# Sneek Peak



## Mister12tooth (Jul 18, 2006)

New TKO.

Jeff


----------



## sidejobjon (Jun 3, 2010)

Jeff,
Looks great, Live close? LOL
SJJ


----------



## tomyafx1 (Jan 23, 2003)

Looks great Jeff another great job done by Todd at T K O!:dude:


----------



## bobhch (Apr 22, 2007)

This looks like a lot of fun here...Yeah!! 

Bob...I may not be a smart man but, I know what slot cars is...zilla


----------



## brownie374 (Nov 21, 2007)

I remember that day!What state are you in?


----------



## Mister12tooth (Jul 18, 2006)

*Been meaning to fix that*

It should say Pittsburgh PA now.

Jeff


----------



## tomyafx1 (Jan 23, 2003)

any updates


----------



## Mister12tooth (Jul 18, 2006)

*Finally*

Almost done. Ran some laps with the kids. Could be the last TKO built?


----------



## alpink (Aug 22, 2010)

tooth, THAT is huge.
nice layout


----------



## Mister12tooth (Jul 18, 2006)

*More Pics*

Figured we needed some good stuff to talk about.


----------



## alpink (Aug 22, 2010)

amen !


----------



## Super Coupe (Feb 16, 2010)

Great looking track layout. Nice fast straights and some tight little turns. Looks fun. :thumbsup:
>Tom<


----------



## slotcarman12078 (Oct 3, 2008)

Awesome doesn't even come close!! That's gorgeous!! :thumbsup::thumbsup:


----------



## Joe65SkylarkGS (Feb 15, 2010)

Wow. If that is the Last TKO, its a freaking work of art!!!

And can I ask, if that banked turn is only 10 degrees??? Which is what he told me was the most he can do. I was inquiring on a Doval a few years ago in which I never heard back from him on. 

What is the dimensions and how many runnjng feet is it???

It's way cool technically. Looks like a ton of fun. 

Great room too. That's alot of acrylic cases bud!!!


----------



## 9finger hobbies (Mar 11, 2008)

Great looking track !! I'm a big fan of straights. The turns is what always tripps me up. How big is your layout ? It looks huge in your pics.


----------



## 9finger hobbies (Mar 11, 2008)

Looks like a T-jet vending machine at the end of your track in picture #3 !! LOL !


----------



## swamibob (Jan 20, 2009)

WOW!!! That's really cool. More pictures please.

Tom


----------



## Mister12tooth (Jul 18, 2006)

Thanks for all the compliments. The green still needs touched up, and track call buttons, switch installed. It is 4 x 16, 63.3 feet each lane equal. I had to beg him to do the bank. I now know why he was resistant, it was a pain to keep from cupping. I have not done the geometry yet , but I believe around 40 degrees. 

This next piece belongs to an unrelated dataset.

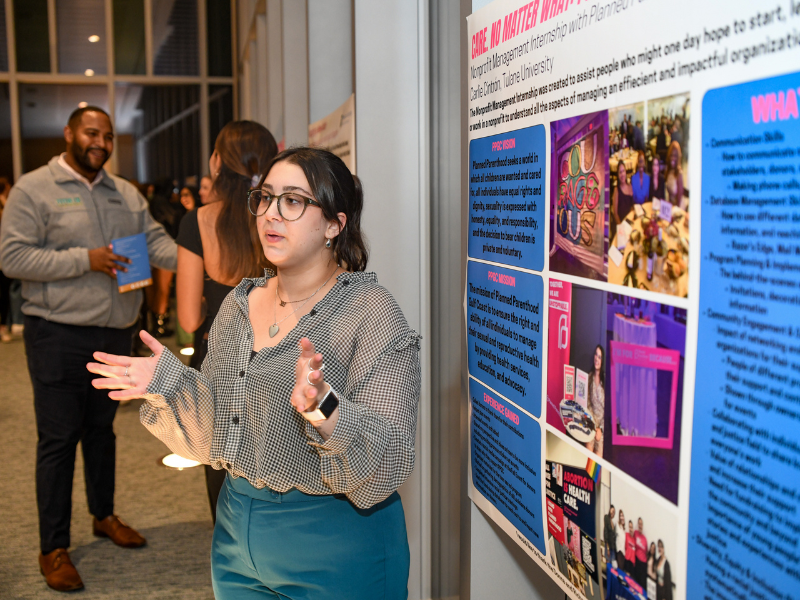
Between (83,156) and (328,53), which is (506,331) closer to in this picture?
(83,156)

The no corners thing came about because I have a 6 and 7 year old. On all my old tracks the corners were right at head level. The main straight is bent so you do not have to keep asking the guy next to you to please step back.

I will post some more pics when I figure out how to. Do I have to erase my old ones?

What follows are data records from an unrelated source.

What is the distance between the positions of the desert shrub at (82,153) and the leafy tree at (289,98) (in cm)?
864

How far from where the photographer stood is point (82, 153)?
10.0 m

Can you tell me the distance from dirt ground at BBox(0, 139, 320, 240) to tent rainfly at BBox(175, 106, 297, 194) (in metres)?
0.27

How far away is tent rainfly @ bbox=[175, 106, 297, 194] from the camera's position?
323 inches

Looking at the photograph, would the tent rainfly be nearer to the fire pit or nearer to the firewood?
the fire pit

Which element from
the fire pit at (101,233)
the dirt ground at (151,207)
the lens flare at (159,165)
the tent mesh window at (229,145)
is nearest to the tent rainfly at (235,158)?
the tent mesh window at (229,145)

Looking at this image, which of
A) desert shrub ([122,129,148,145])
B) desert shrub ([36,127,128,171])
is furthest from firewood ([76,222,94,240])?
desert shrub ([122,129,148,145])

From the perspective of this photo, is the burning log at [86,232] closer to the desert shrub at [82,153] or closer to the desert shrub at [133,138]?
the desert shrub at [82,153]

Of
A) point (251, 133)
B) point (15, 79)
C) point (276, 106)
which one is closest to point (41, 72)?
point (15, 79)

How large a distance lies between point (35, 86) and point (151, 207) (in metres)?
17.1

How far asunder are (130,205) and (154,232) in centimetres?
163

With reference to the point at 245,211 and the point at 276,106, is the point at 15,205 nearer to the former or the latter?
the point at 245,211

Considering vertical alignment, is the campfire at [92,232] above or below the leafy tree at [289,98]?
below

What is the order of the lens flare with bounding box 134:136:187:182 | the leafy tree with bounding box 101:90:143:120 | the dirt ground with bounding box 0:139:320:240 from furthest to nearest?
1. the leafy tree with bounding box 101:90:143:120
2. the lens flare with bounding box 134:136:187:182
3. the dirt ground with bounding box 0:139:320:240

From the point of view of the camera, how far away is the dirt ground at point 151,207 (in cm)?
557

I want to call it the Badlands. Because one mistake and you are on the floor. Anyone know of another track called the Badlands?
Jeff


----------



## wheelszk (Jul 8, 2006)

I have seen pics of another track called Badlands. I think it was mid west or west coast. Why is this the last TKO track?


----------



## slotcarman12078 (Oct 3, 2008)

Easiest way to post pix is through a Photobucket account (It's free) and load your pix there. Then you can copy the IMG codes and paste them right into your text on a post. It's only hard the first time!


----------



## Joe65SkylarkGS (Feb 15, 2010)

wheelszk said:


> I have seen pics of another track called Badlands. I think it was mid west or west coast. Why is this the last TKO track?



He's MIA Bill.

You know where be is?


----------



## brownie374 (Nov 21, 2007)

He does 10 and 15 Deg banks I have 10 deg on mine,tjet friendly.Look up Medora avenue on you tube


----------



## 9finger hobbies (Mar 11, 2008)

Great idea curving the front straight. I'll keep that in mind when the money fairy comes and I can get a nice track. Are you going to put a wall around the outside of the table ? Looks like there are a few spots where a car could possibly come off and hit the floor.... Unless you guys are Really Good.


----------



## wheelszk (Jul 8, 2006)

Joe65SkylarkGS said:


> He's MIA Bill.
> 
> You know where be is?




Again and nope.


----------



## sssscamaro (Nov 6, 2007)

*Tko*

That's funny I was going to ask the same thing on the bank. He refused to do Bank for me and yes the cupping can be n issue. 
Like your recessed driver station shelf. Working on something long that idea myself. Nice layout enjoy?
Dozens of phone calls. Dozens of emails re my lock wire issue no reply. Ll I what is the brnd nd or prt number of the blue lock wire he used.
Heard he my of sold? 
Ryan


----------



## tomyafx1 (Jan 23, 2003)

Jeff,
Great job...... LOOKS LIKE YOU NOw HAVE THE LAST TKO TRACK EVER MADE!!!


----------



## leonus (Dec 17, 2013)

alpink said:


> amen !


I second that...

And WOWSERS


----------



## gary0239 (Oct 21, 2013)

*some pics of my tko , called the engle-king*

pics of my creation, a cross breed of two famous tracks, the engleman, and the king slot cars tracks, put together to become 1 large track, with banking, track sits on a table 17 x 11, i had issues with the banking when, it pinch the slots tight, restricting the cars to go thru, but a quick fix was to put flat wood strips from top of bank to inside around banks, this took the cup out, and open slots bank up and really stiff up the bank. track needs tweaking still, some wring, but great flow


----------



## gary0239 (Oct 21, 2013)

*more pics of the tko engle-king*

more pics of my tko engle-king


----------



## slotcarman12078 (Oct 3, 2008)

Nice layout!!! Looks fast, and tricky all in one huge package! :thumbsup::thumbsup:


----------



## Joe65SkylarkGS (Feb 15, 2010)

Huge Layout!!!!!!


----------



## DaleFan (Aug 2, 2003)

Go BIG or don't go  Nice designs


----------



## TEAM D.V.S. (Nov 11, 2007)

Super jealous !


----------



## Roddgerr (Feb 8, 2006)

Jeff,
Fantastic looking track. Looks like a blast to run on.


----------



## gonegonzo (Jan 18, 2006)

Jeff ,

Nice job . I can't wait to race on it .

Gonzo


----------